[Begin Dataset content]

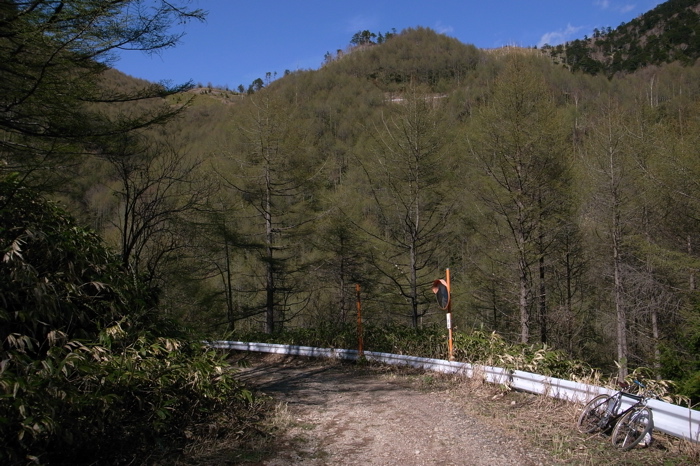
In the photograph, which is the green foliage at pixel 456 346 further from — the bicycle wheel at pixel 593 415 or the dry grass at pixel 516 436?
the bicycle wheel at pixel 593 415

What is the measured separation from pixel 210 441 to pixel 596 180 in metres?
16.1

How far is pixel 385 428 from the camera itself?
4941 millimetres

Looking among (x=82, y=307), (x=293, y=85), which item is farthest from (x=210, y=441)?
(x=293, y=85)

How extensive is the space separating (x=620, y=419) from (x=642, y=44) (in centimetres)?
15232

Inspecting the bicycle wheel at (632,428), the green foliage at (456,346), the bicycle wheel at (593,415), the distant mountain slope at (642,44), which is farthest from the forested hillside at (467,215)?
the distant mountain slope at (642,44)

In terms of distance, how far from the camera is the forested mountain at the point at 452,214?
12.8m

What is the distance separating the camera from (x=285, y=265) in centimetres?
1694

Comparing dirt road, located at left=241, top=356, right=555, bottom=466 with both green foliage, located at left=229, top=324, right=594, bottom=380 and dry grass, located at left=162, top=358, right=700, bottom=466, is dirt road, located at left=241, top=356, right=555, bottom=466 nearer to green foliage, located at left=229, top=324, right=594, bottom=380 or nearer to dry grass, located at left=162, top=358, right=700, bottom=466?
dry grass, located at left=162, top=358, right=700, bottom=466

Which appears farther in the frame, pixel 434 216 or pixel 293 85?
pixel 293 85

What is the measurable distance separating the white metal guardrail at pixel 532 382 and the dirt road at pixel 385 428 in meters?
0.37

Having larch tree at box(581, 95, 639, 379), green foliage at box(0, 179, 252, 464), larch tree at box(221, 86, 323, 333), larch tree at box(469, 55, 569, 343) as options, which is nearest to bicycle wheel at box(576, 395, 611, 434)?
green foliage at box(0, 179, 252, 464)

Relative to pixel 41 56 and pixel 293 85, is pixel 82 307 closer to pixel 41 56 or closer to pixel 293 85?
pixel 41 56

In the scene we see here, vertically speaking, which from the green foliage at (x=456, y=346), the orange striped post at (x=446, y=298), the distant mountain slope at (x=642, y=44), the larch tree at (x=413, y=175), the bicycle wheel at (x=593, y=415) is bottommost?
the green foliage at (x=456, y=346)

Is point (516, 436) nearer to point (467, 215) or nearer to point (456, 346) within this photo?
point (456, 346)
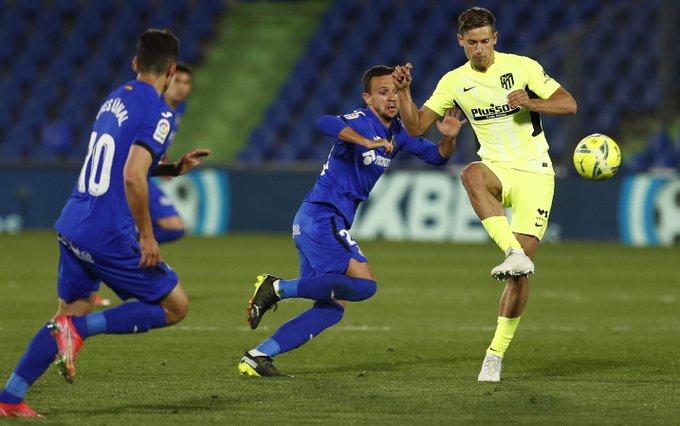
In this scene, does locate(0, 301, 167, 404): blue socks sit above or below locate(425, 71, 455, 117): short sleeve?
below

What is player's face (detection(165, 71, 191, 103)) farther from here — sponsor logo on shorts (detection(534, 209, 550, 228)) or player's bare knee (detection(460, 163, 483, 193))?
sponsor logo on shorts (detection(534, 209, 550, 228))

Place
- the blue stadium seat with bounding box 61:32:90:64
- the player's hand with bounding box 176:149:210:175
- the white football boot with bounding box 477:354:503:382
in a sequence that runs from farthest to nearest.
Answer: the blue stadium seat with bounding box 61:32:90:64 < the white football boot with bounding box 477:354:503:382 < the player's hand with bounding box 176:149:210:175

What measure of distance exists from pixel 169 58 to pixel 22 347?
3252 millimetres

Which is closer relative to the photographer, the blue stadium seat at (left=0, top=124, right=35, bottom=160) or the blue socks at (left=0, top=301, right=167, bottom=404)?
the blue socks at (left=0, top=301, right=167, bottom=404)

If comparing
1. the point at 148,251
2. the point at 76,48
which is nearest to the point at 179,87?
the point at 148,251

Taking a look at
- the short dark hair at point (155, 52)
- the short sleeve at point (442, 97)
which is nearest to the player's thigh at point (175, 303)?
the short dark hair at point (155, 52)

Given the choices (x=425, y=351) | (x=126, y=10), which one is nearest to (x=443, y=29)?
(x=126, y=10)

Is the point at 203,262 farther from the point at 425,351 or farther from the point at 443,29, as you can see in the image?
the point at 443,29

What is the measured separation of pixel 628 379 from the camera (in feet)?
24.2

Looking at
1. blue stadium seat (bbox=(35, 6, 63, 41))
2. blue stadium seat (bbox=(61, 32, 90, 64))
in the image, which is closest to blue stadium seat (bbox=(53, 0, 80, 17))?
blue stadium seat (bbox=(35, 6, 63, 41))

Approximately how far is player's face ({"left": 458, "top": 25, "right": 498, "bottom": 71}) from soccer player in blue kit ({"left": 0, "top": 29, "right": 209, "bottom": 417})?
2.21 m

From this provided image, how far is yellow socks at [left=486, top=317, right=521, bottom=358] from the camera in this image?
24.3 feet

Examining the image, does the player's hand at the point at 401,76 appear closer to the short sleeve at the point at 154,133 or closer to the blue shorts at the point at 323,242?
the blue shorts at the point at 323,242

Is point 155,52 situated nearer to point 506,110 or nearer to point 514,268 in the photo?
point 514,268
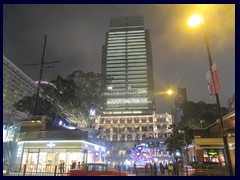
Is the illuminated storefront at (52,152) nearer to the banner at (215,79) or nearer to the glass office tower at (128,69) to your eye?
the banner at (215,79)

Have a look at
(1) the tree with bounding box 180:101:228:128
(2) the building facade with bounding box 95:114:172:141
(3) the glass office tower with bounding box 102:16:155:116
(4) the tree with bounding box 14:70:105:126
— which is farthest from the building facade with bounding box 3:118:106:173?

[End Dataset content]

Update the listing above so that "dirt road" becomes "gravel road" everywhere it appears, with everything else left unchanged. Leave out the pictures.

Answer to the task:
In the photograph, which is the green foliage at pixel 456 346 further from — the bicycle wheel at pixel 593 415 or the dry grass at pixel 516 436?
the bicycle wheel at pixel 593 415

What is the measured separation from pixel 210 441 to pixel 596 180 in metres?
16.1

How far is pixel 385 428 from the camera itself?
4941 millimetres

Looking among (x=82, y=307), (x=293, y=85), which item is farthest from (x=210, y=441)?
(x=293, y=85)

How extensive is the space separating (x=620, y=419) from (x=642, y=44) (in centimetres)?
15232

Inspecting the bicycle wheel at (632,428), the green foliage at (456,346), the bicycle wheel at (593,415), the distant mountain slope at (642,44), which is farthest from the forested hillside at (467,215)?
the distant mountain slope at (642,44)

In terms of distance, how far from the camera is the forested mountain at the point at 452,214?
12.8m

What is the distance separating the camera from (x=285, y=265) in centimetres?
1694

Comparing gravel road, located at left=241, top=356, right=555, bottom=466 with both green foliage, located at left=229, top=324, right=594, bottom=380 and dry grass, located at left=162, top=358, right=700, bottom=466, is gravel road, located at left=241, top=356, right=555, bottom=466 nearer to green foliage, located at left=229, top=324, right=594, bottom=380 or nearer to dry grass, located at left=162, top=358, right=700, bottom=466?
dry grass, located at left=162, top=358, right=700, bottom=466

Which appears farther in the frame, pixel 434 216 or pixel 293 85?
pixel 293 85

What is the measurable distance separating the white metal guardrail at pixel 532 382 and the gravel road at pixel 385 428 in meters?
0.37

Having larch tree at box(581, 95, 639, 379), green foliage at box(0, 179, 252, 464), larch tree at box(221, 86, 323, 333), larch tree at box(469, 55, 569, 343) as options, which is nearest to bicycle wheel at box(576, 395, 611, 434)?
green foliage at box(0, 179, 252, 464)

Relative to pixel 41 56 and pixel 293 85, is pixel 82 307 closer to pixel 41 56 or closer to pixel 293 85?
pixel 41 56

In the scene we see here, vertically speaking, which from the green foliage at (x=456, y=346), the orange striped post at (x=446, y=298), the distant mountain slope at (x=642, y=44), the larch tree at (x=413, y=175), the bicycle wheel at (x=593, y=415) is bottommost?
the green foliage at (x=456, y=346)

Is point (516, 436) nearer to point (467, 215) or nearer to point (456, 346) within this photo?
point (456, 346)
In this scene, does locate(0, 301, 167, 404): blue socks sit above or below locate(425, 71, 455, 117): short sleeve?
below

What is player's face (detection(165, 71, 191, 103)) farther from here — sponsor logo on shorts (detection(534, 209, 550, 228)) or player's bare knee (detection(460, 163, 483, 193))?
sponsor logo on shorts (detection(534, 209, 550, 228))

Place
- the blue stadium seat with bounding box 61:32:90:64
- the player's hand with bounding box 176:149:210:175
- the white football boot with bounding box 477:354:503:382
in a sequence that runs from farthest to nearest.
Answer: the blue stadium seat with bounding box 61:32:90:64 < the white football boot with bounding box 477:354:503:382 < the player's hand with bounding box 176:149:210:175

What measure of distance exists from pixel 169 58 to pixel 22 347?
3252 millimetres

Which is closer relative to the photographer, the blue stadium seat at (left=0, top=124, right=35, bottom=160) or the blue socks at (left=0, top=301, right=167, bottom=404)?
the blue socks at (left=0, top=301, right=167, bottom=404)

If comparing
1. the point at 148,251
2. the point at 76,48
which is nearest to the point at 179,87?
the point at 148,251

Taking a look at
- the short dark hair at point (155, 52)
- the short sleeve at point (442, 97)
which is nearest to the player's thigh at point (175, 303)?
the short dark hair at point (155, 52)

Given the choices (x=425, y=351) | (x=126, y=10), which one is nearest to (x=443, y=29)?
(x=126, y=10)

Is the point at 203,262 farther from the point at 425,351 or farther from the point at 443,29, as you can see in the image?
the point at 443,29

What is the measured separation of pixel 628 379 from the camera (in feet)?
24.2

Looking at
1. blue stadium seat (bbox=(35, 6, 63, 41))
2. blue stadium seat (bbox=(61, 32, 90, 64))
in the image, which is closest to blue stadium seat (bbox=(53, 0, 80, 17))?
blue stadium seat (bbox=(35, 6, 63, 41))

Approximately how far is player's face ({"left": 458, "top": 25, "right": 498, "bottom": 71}) from soccer player in blue kit ({"left": 0, "top": 29, "right": 209, "bottom": 417})?
2.21 m

From this provided image, how far is yellow socks at [left=486, top=317, right=521, bottom=358] from the camera in this image?
24.3 feet

Examining the image, does the player's hand at the point at 401,76 appear closer to the short sleeve at the point at 154,133 or closer to the blue shorts at the point at 323,242?
the blue shorts at the point at 323,242

Is point 155,52 situated nearer to point 506,110 or nearer to point 514,268 in the photo?
point 514,268
Is the illuminated storefront at (52,152) nearer to the banner at (215,79) or nearer to the glass office tower at (128,69) to your eye?
the banner at (215,79)

Have a look at
(1) the tree with bounding box 180:101:228:128
(2) the building facade with bounding box 95:114:172:141
(3) the glass office tower with bounding box 102:16:155:116
(4) the tree with bounding box 14:70:105:126
— which is farthest from the building facade with bounding box 3:118:106:173?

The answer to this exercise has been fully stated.